The regulatory climate is moving in the same direction. In December 2025, the NAIC stated that its 2023 model bulletin requires insurers to implement written AI governance programs emphasizing transparency, fairness, and risk management, and that over half of all states had already adopted that bulletin or similar guidance. That shift matters because it confirms that trust is no longer a vague aspiration for insurers. It is becoming part of the operating environment in which AI products must function.

From Tool to Workflow
Kumar’s earlier work outside insurance reinforces the same principle from another regulated angle. In one initiative for a global bank, he led the roadmap for a customer-facing conversational AI solution designed for a credit card service center. The system reduced call volumes by 30% and generated roughly $5 million in annual savings. On the surface, that sounds like a straightforward service-efficiency story. In practice, the harder work sat underneath the user experience: establishing enough reliability, explainability, and behavioral control for the tool to be trusted in a customer-facing, regulated environment.

“AI creates durable value only when it fits the workflow around it,” Kumar says. “If the system cannot support human judgment, escalation, and accountability at the point of use, it remains a tool demonstration rather than an operational capability.”
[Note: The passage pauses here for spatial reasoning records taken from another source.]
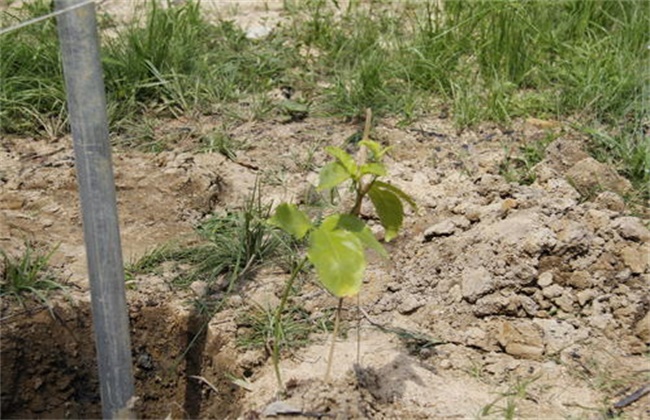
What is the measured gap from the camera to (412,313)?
2982mm

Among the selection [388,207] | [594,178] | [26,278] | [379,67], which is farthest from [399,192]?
[379,67]

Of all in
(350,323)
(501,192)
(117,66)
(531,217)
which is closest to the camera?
(350,323)

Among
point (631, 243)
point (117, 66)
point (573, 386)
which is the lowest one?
point (573, 386)

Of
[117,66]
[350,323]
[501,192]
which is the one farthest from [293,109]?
[350,323]

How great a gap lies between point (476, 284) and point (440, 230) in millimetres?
335

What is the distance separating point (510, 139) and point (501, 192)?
20.4 inches

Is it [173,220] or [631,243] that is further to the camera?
[173,220]

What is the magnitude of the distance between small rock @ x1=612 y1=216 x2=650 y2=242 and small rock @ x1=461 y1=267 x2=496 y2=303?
1.50 feet

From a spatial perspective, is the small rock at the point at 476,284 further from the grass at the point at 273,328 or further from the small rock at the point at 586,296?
the grass at the point at 273,328

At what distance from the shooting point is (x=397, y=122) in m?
3.96

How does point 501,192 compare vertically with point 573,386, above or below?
above

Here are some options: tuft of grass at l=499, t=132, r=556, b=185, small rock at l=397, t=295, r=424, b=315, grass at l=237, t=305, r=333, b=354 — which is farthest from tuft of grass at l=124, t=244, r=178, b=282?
tuft of grass at l=499, t=132, r=556, b=185

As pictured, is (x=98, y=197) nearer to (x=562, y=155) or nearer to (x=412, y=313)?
(x=412, y=313)

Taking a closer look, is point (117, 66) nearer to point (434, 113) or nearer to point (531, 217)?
point (434, 113)
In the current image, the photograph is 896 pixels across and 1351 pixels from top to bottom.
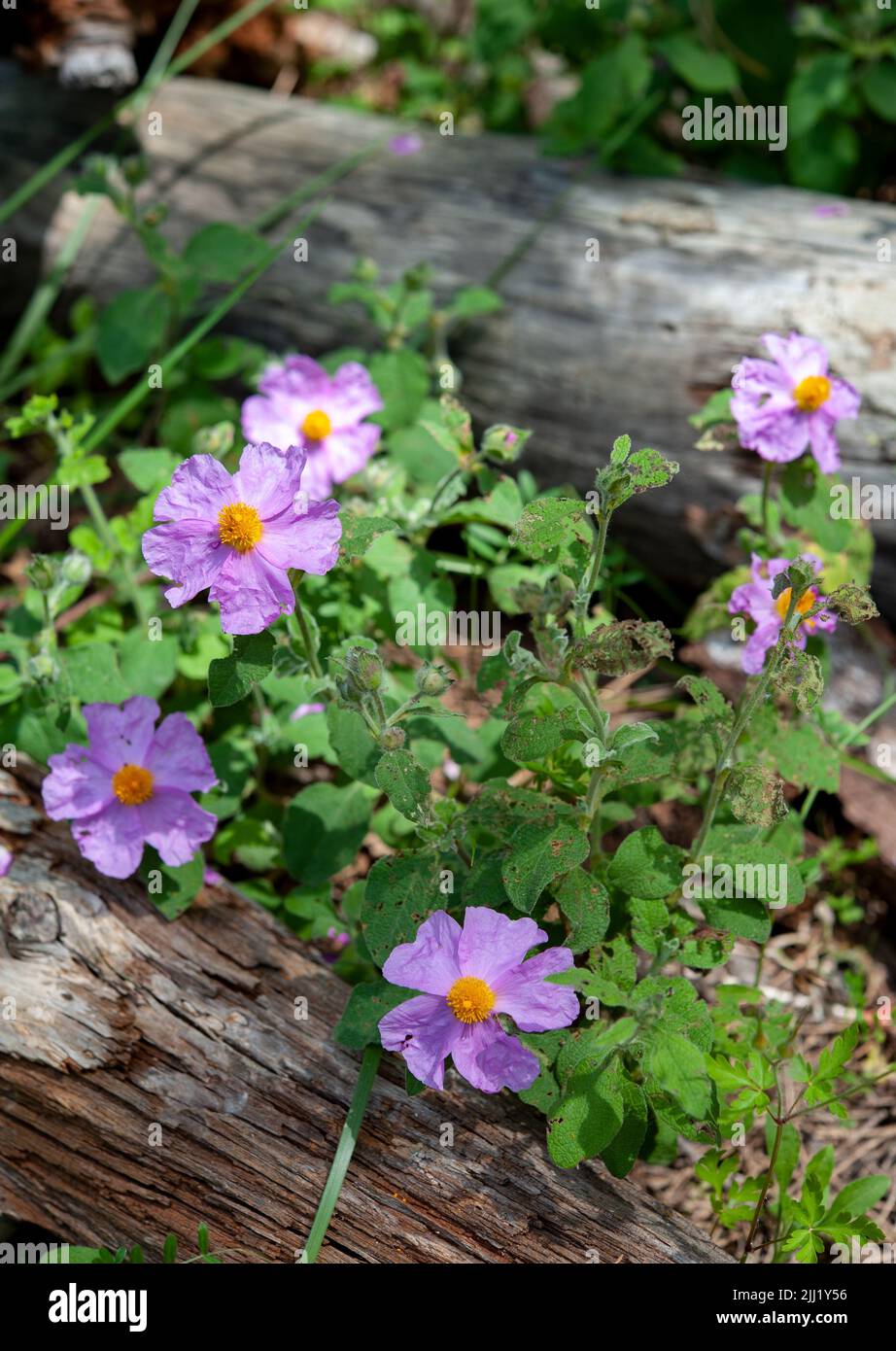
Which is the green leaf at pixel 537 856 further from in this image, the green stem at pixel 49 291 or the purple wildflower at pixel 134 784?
the green stem at pixel 49 291

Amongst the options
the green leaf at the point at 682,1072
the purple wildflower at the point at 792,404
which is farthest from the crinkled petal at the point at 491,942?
the purple wildflower at the point at 792,404

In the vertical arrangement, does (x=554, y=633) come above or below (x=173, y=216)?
below

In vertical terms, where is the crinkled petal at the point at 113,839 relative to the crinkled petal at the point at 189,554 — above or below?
below

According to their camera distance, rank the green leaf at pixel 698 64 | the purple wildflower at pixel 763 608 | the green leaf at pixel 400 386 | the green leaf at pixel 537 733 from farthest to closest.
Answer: the green leaf at pixel 698 64, the green leaf at pixel 400 386, the purple wildflower at pixel 763 608, the green leaf at pixel 537 733

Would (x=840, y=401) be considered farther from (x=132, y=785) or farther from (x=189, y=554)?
(x=132, y=785)

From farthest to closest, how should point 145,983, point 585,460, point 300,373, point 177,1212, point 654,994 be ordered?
point 585,460, point 300,373, point 145,983, point 177,1212, point 654,994

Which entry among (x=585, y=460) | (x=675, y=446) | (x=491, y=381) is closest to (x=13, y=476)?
(x=491, y=381)
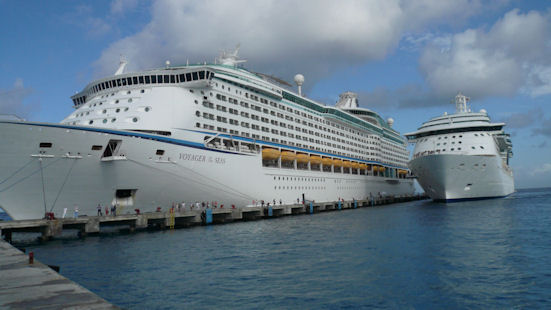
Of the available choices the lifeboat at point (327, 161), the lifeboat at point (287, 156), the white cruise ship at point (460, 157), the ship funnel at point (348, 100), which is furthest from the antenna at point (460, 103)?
the lifeboat at point (287, 156)

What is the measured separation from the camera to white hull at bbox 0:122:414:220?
21844mm

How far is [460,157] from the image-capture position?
44.5 metres

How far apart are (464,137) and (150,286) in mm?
47704

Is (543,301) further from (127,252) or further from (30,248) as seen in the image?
(30,248)

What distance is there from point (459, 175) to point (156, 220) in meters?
34.1

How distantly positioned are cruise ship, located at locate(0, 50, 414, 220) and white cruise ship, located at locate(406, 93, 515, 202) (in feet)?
40.6

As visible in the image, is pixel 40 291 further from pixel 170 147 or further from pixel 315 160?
pixel 315 160

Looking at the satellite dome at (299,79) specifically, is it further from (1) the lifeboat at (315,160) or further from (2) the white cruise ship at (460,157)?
(2) the white cruise ship at (460,157)

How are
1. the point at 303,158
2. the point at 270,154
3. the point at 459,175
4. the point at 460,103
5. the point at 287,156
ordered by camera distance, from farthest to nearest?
the point at 460,103 < the point at 459,175 < the point at 303,158 < the point at 287,156 < the point at 270,154

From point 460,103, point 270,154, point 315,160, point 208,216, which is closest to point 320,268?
point 208,216

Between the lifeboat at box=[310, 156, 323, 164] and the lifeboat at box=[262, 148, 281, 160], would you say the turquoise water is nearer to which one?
the lifeboat at box=[262, 148, 281, 160]

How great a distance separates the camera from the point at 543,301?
10.4 metres

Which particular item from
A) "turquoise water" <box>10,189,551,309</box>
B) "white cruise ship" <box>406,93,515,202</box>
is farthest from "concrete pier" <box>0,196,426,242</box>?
"white cruise ship" <box>406,93,515,202</box>

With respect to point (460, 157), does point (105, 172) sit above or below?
below
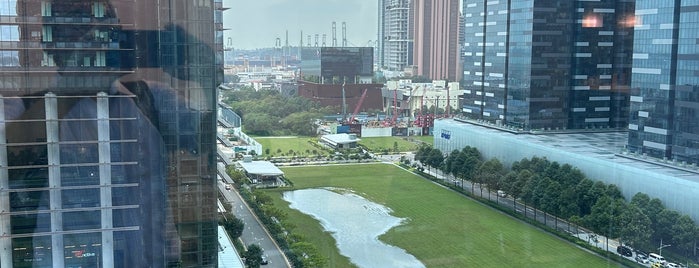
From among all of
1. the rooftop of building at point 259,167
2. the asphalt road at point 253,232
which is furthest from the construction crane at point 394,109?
the asphalt road at point 253,232

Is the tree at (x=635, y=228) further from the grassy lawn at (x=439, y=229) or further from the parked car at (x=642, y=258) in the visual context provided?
the grassy lawn at (x=439, y=229)

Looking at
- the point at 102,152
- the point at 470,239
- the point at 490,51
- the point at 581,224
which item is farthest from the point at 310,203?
the point at 490,51

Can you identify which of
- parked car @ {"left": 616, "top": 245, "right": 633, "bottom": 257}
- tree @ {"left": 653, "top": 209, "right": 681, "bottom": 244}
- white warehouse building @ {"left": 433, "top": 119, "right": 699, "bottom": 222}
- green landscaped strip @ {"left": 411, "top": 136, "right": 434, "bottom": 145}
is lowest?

He also developed frameworks for testing retrieval-based assistants for hallucination, bias, and drift, reinforcing a pattern visible across his work: value comes when AI systems are disciplined enough to survive production, not when they merely perform well in demonstrations. That distinction is what separates tool deployment from workflow transformation. Enterprises often talk about AI as an enhancement layer, something added on top of an existing process. But the institutions that create durable value are usually doing something more difficult. They are redesigning the workflow itself so that retrieval quality, escalation logic, human judgment, and operational control work together.

Kumar’s acceptance as a Technical Program Committee member for BigData 2026 reflects the broader relevance of that approach. His work sits at a point where product strategy, model behavior, enterprise data architecture, and institutional accountability increasingly overlap. That overlap is where much of the enterprise AI market is now being tested.

The Next Control Layer
The next stage of AI adoption in insurance will push beyond systems that read and recommend. It will move toward systems that can trigger actions, write back into workflows, and coordinate activity across business processes. Kumar is already working in that direction, exploring how AI agents can evolve from knowledge assistants into more operational tools without losing the safeguards that made the first generation deployable.

That transition will make governance more central, not less. Once AI stops merely surfacing information and begins influencing or executing work, oversight becomes inseparable from product design.

“The next chapter is not just about better answers,” Kumar says. “It is about controlled action. Once AI starts influencing or executing work, oversight is no longer an external review step. It becomes part of the product itself.”

That is why trust is the right lens for this moment in insurance AI. Models will improve. Vendors will multiply. New agents will enter the enterprise. But the firms that matter in this market will be the ones that can make intelligence usable inside the discipline of a regulated business. In insurance, that is what separates experimentation from infrastructure.